Teniendo esto en cuenta, he aquí algunas soluciones para cada cuello de botella:
- Estados Unidos no puede hacer mucho para cambiar el precio mundial de la madera. Pero sí podemos controlar nuestra política de inmigración. Ahora mismo, los bajos niveles de inmigración están limitando nuestra capacidad de construcción. Un aumento de la inmigración mejoraría la mano de obra de la construcción y, quizás, también la de la innovación. Deberíamos dar la bienvenida a mentes jóvenes y brillantes que puedan intentar resolver el problema del estancamiento.
- Los legisladores deberían acabar con la zonificación unifamiliar, que hace ilegal la construcción de dúplex y apartamentos más grandes. Pero cuando los permisos tardan varios años y cuestan varios cientos de miles de dólares, no se puede esperar una explosión repentina de nuevas construcciones. Así que los legisladores también deberían agilizar y facilitar el desarrollo. Por ejemplo, la agencia de financiación de la vivienda de Minnesota agiliza el proceso de obtención de permisos permitiendo a los promotores rellenar una única solicitud para múltiples agencias y recursos de financiación. El redactor del boletín Potter también aboga por un límite estatal de tiempo máximo para revisar los permisos de construcción.
- Como han informado Demsas y el investigador de costes de transporte Alon Levy, algunos países europeos no permiten que los vecinos ruidosos y enfadados exijan revisiones medioambientales infinitas. Por ejemplo, las agencias de construcción francesas realizan los estudios medioambientales internamente y no abren la puerta a las demandas de los ciudadanos que pueden obstaculizar el nuevo desarrollo. Cuando la política de construcción se deja en manos del vecino más ruidoso, la respuesta habitual a las nuevas unidades es no. Pero cuando el Estado tiene el control, puede servir a la necesidad de más viviendas del público en general.

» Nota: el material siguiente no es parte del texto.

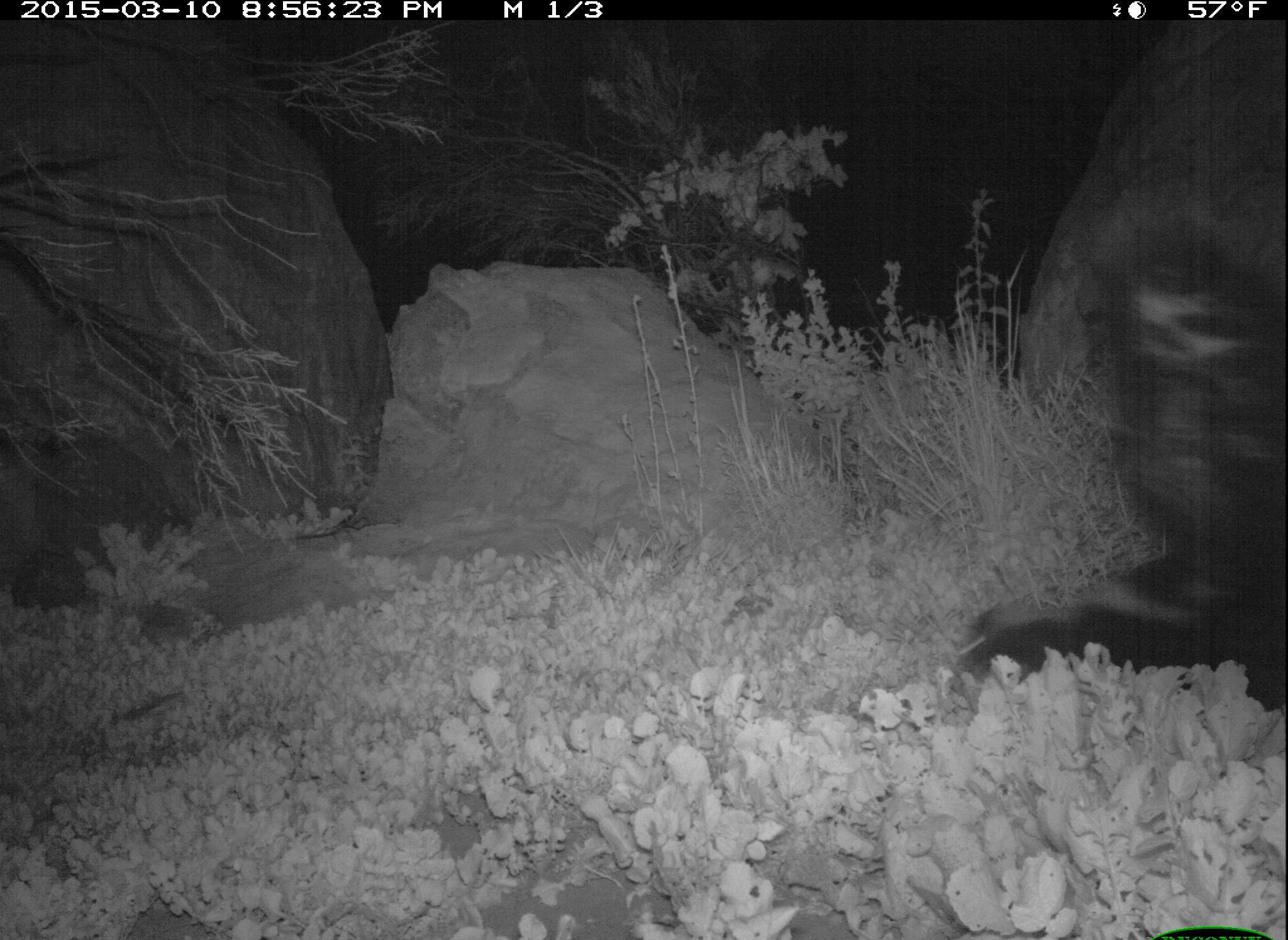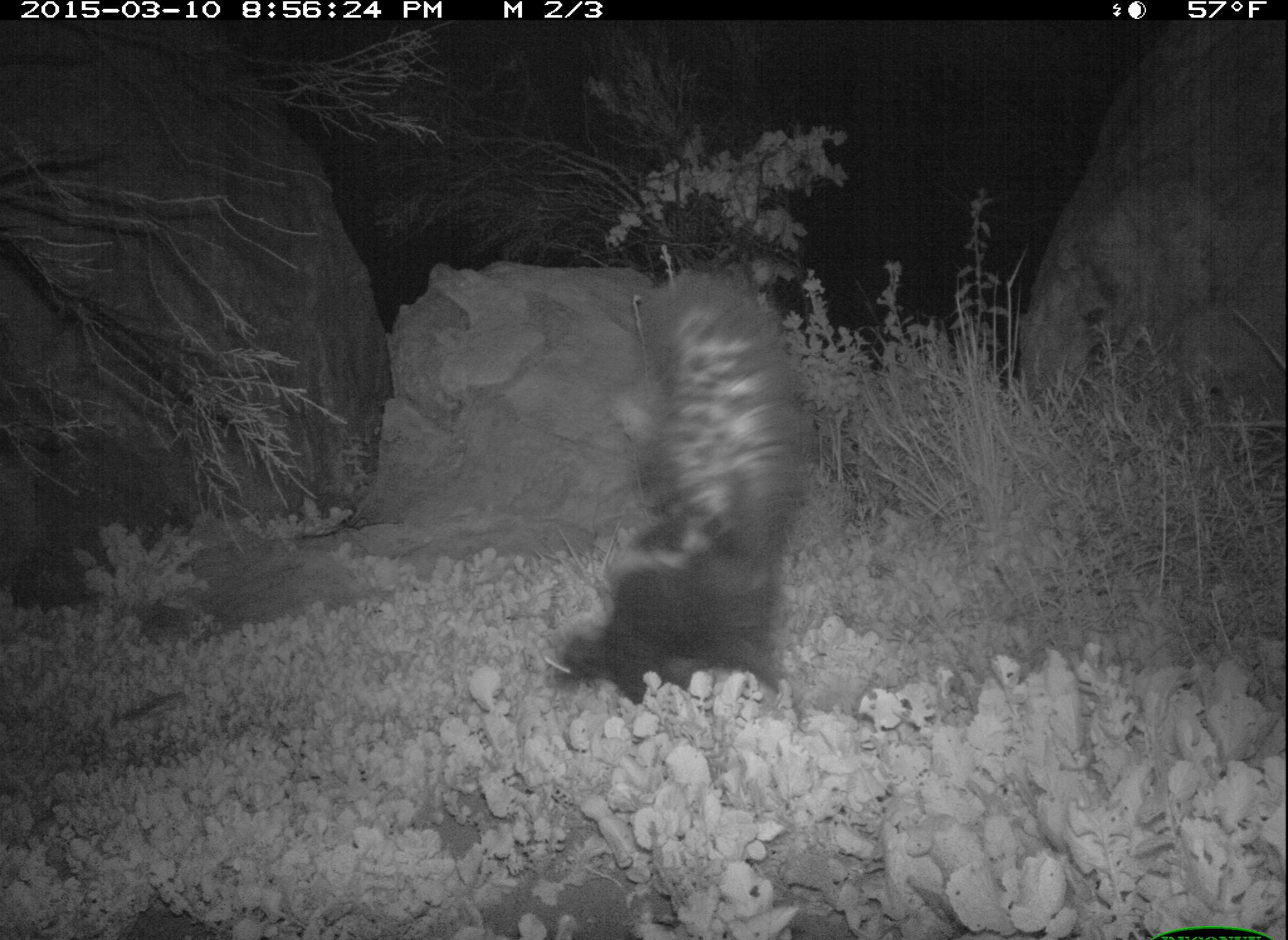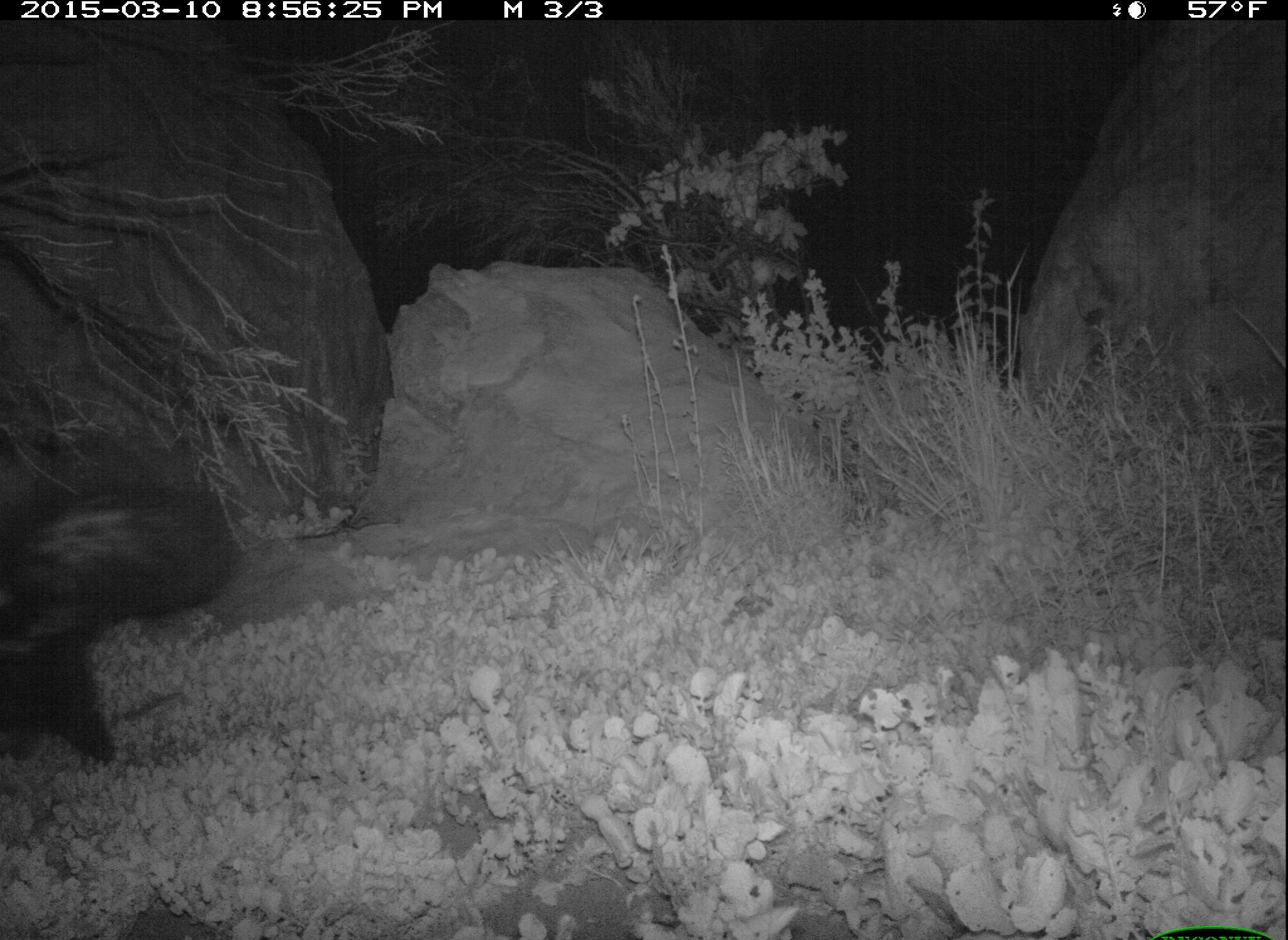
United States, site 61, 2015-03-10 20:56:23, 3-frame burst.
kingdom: Animalia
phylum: Chordata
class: Mammalia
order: Carnivora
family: Mephitidae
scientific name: Mephitidae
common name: skunk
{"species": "skunk (Mephitidae)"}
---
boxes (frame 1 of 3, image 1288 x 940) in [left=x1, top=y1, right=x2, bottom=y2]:
skunk: [left=958, top=238, right=1270, bottom=718]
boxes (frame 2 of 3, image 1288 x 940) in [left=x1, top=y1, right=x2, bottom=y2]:
skunk: [left=526, top=264, right=819, bottom=712]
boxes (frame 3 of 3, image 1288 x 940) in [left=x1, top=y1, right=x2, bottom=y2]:
skunk: [left=6, top=462, right=258, bottom=775]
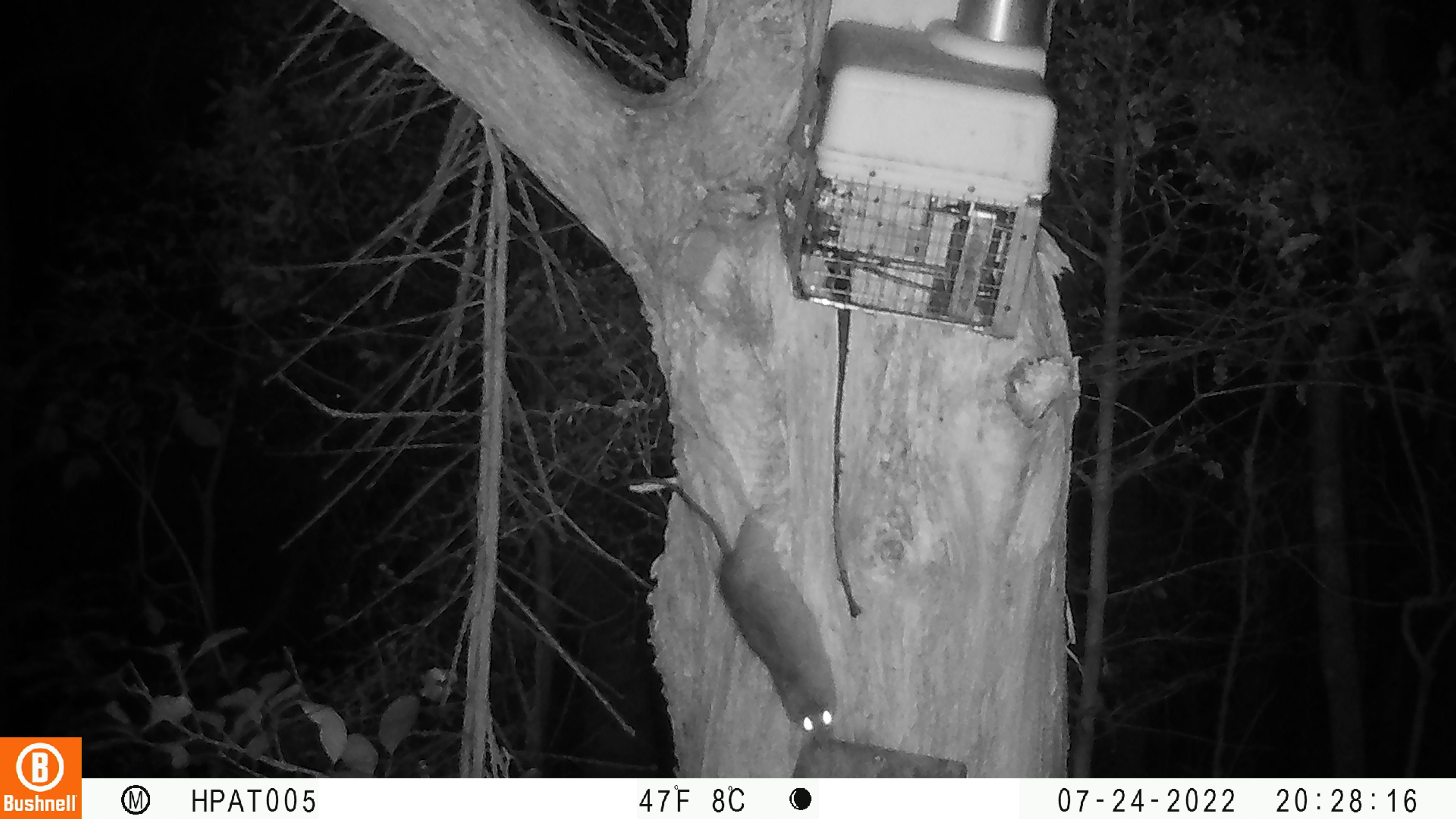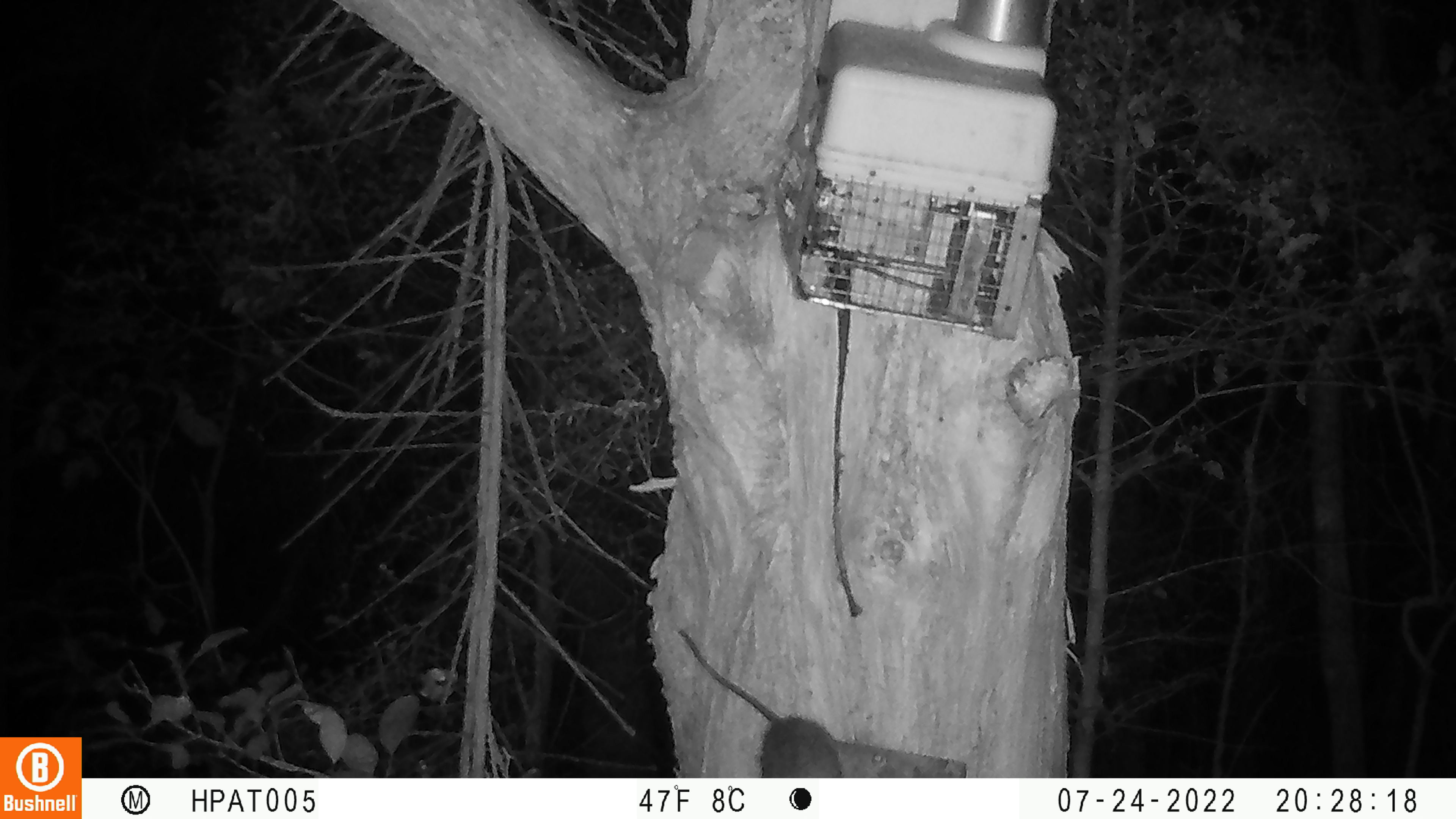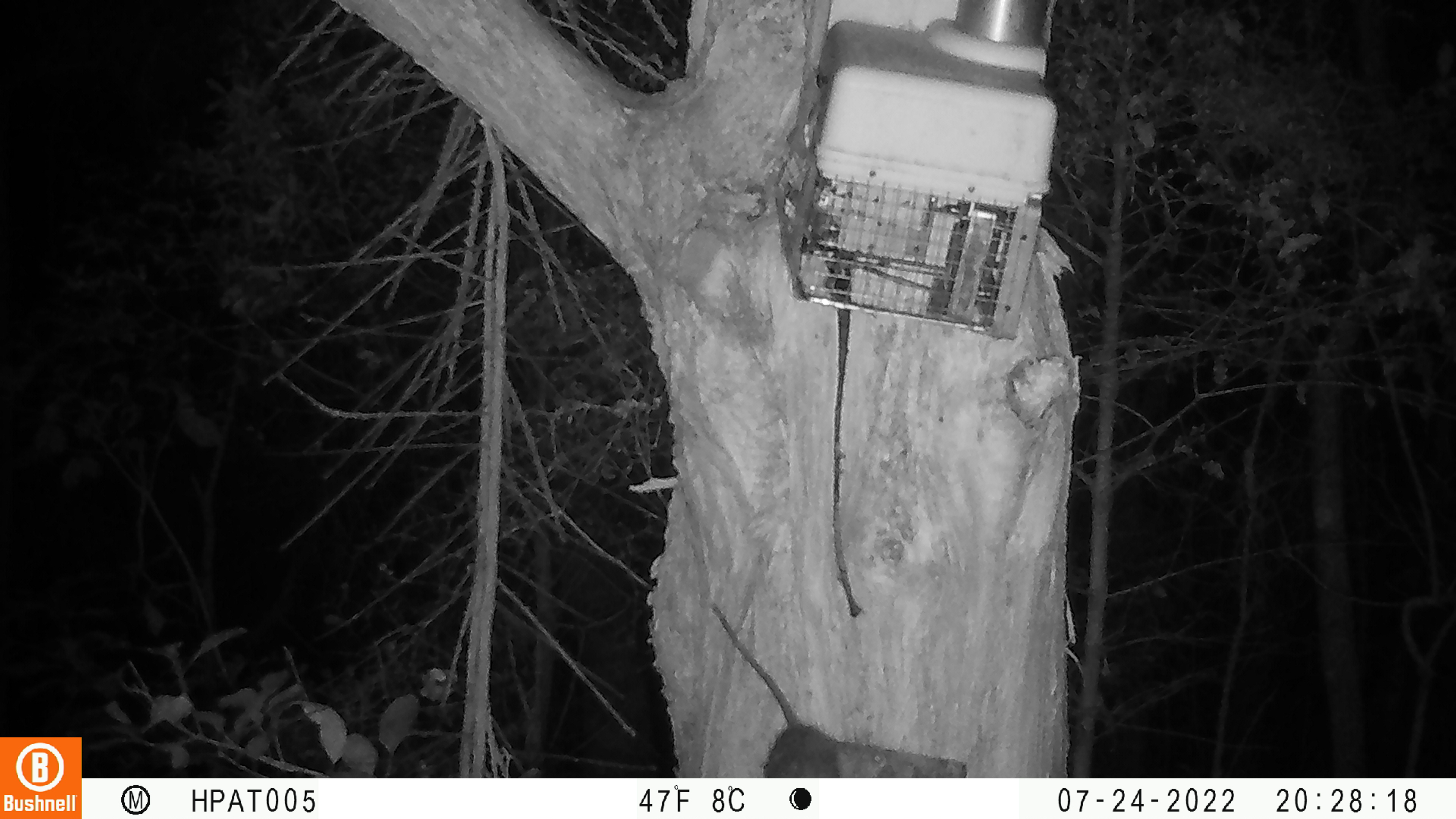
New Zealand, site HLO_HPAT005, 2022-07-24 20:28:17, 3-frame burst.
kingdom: Animalia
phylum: Chordata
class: Mammalia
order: Rodentia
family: Muridae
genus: Rattus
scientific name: Rattus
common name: rat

- La construcción de viviendas es tan complicada -la estructura, la climatización y los revestimientos interiores son procesos totalmente diferentes- que ninguna tecnología de uso general hará que la construcción sea inmediatamente más productiva. Pero puede haber muchas pequeñas balas de plata. Por ejemplo, la empresa de robótica de la construcción Canvas ha presentado un sistema robótico de tabiquería seca que parece prometedor. Los paneles de yeso representan sólo un 4% del coste de la construcción de una nueva vivienda unifamiliar. Pero con 25 empresas del estilo de Canvas trabajando en 25 partes diferentes del proceso de construcción, podríamos llegar a algún sitio.
Así que la respuesta corta a la pregunta “¿Por qué es tan caro construir una casa en Estados Unidos? No hay una respuesta corta. Los costes de la vivienda son complejos porque casi la mitad del coste procede de las normas y preferencias locales, más que de los materiales y la mano de obra. En cierto modo, eso es apropiado. Una casa no es sólo un montón de madera, piedra y trabajo. Es un depósito de nuestros valores. El sistema de vivienda de Estados Unidos podría dar prioridad a la abundancia -más casas, permitidas más rápido y construidas más barato-. En cambio, al poner las normas por encima de los resultados y los litigios por encima del beneficio público, estamos consiguiendo menos casas, permisos interminables y proyectos caros. Al igual que en la sanidad, la energía y la investigación científica, los fallos de la política de vivienda estadounidense no son misteriosos códigos de error. Son fallos de diseño. Esto es lo que ocurre cuando se construye un mal proyecto según lo previsto.